* [TASK TO COMPLETE]:
Would you retype exactly the lines from the one holding "order: Rodentia" through the last line of the listing, and only those, without pictures?

(DATA PROVIDED)

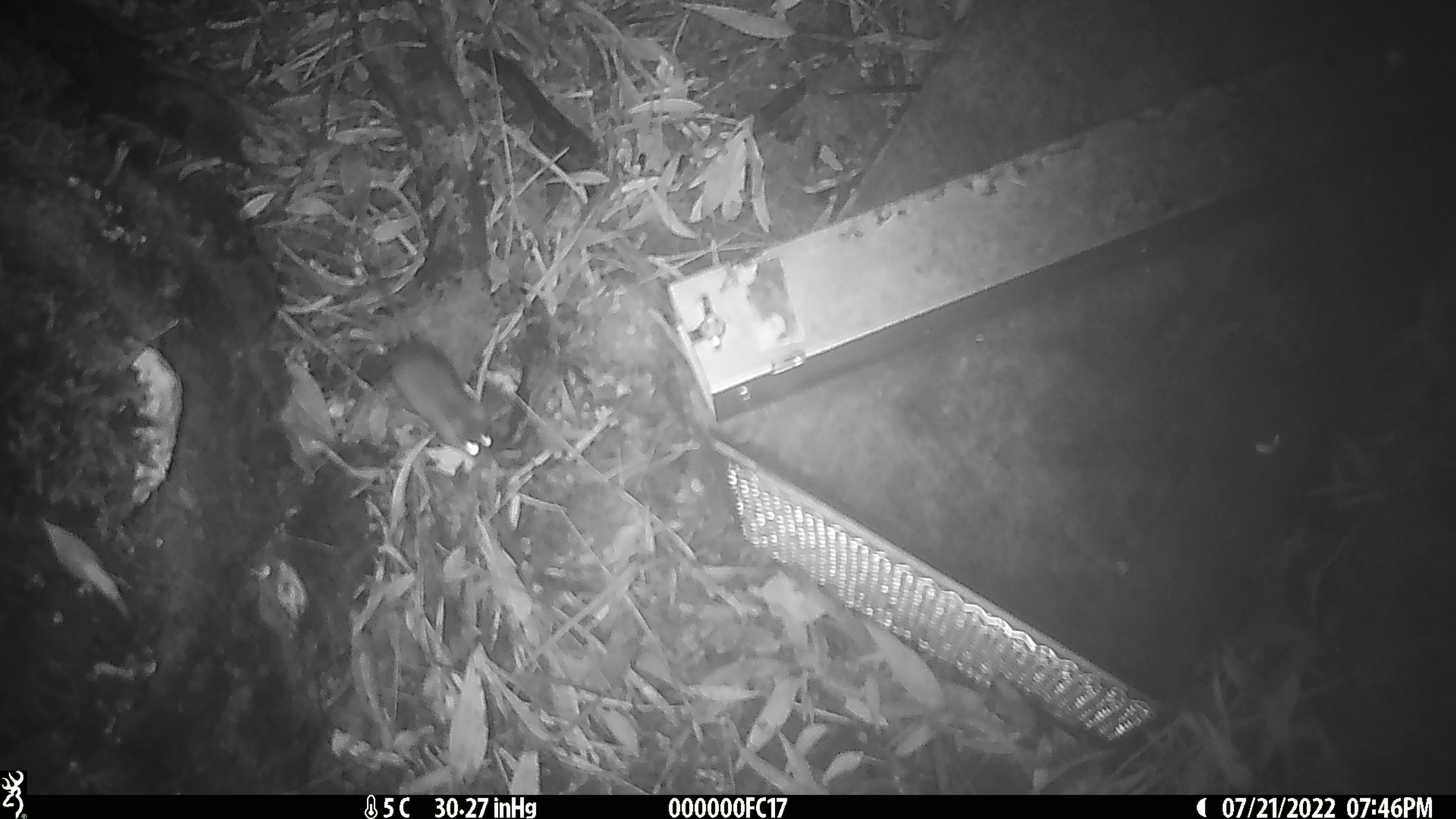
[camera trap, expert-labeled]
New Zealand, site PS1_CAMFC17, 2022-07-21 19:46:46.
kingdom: Animalia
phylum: Chordata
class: Mammalia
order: Rodentia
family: Muridae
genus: Mus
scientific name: Mus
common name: mouse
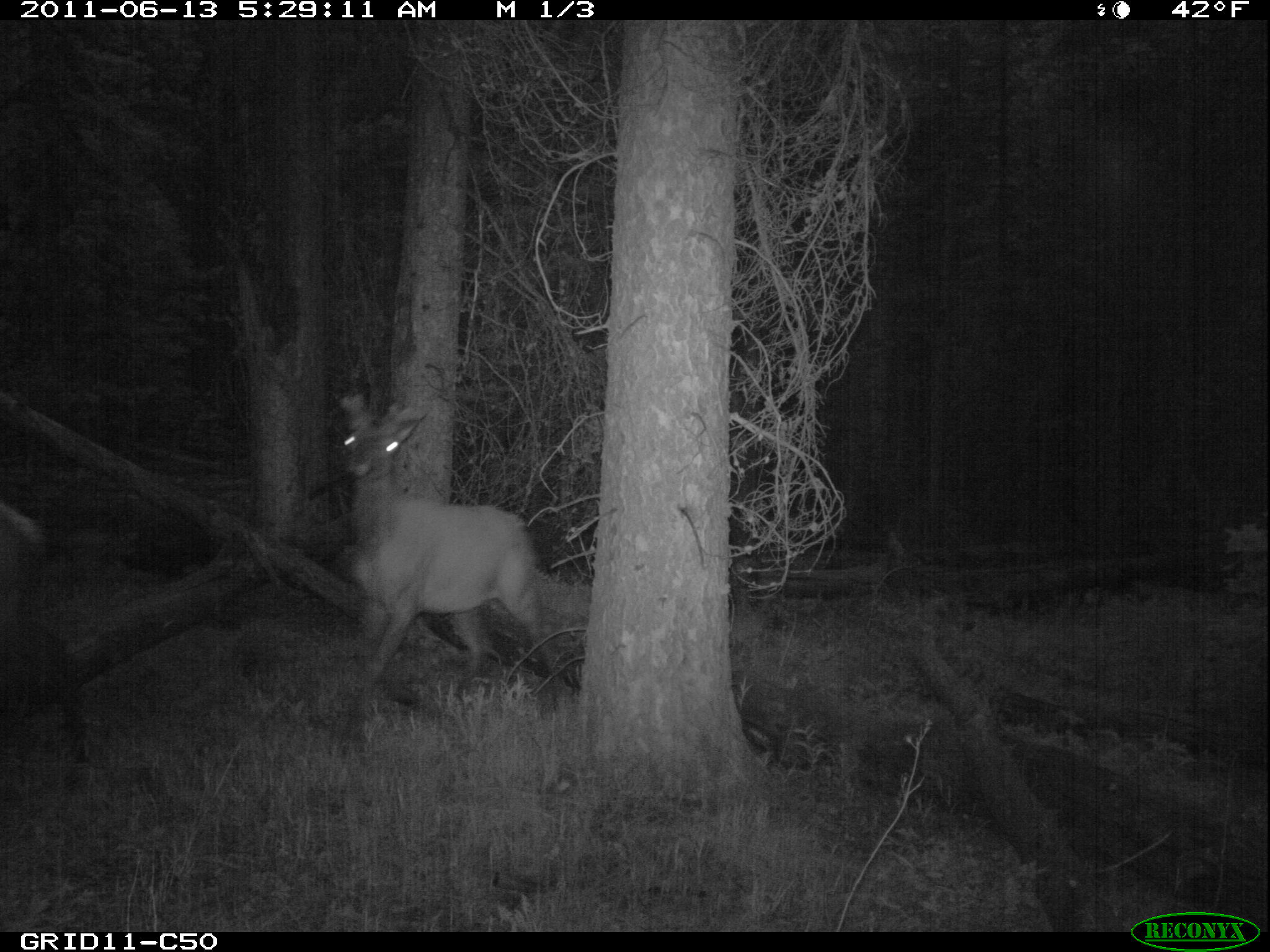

(End DATA PROVIDED)

* [OUTPUT OF THE TASK]:
order: Rodentia
family: Muridae
genus: Mus
scientific name: Mus
common name: mouse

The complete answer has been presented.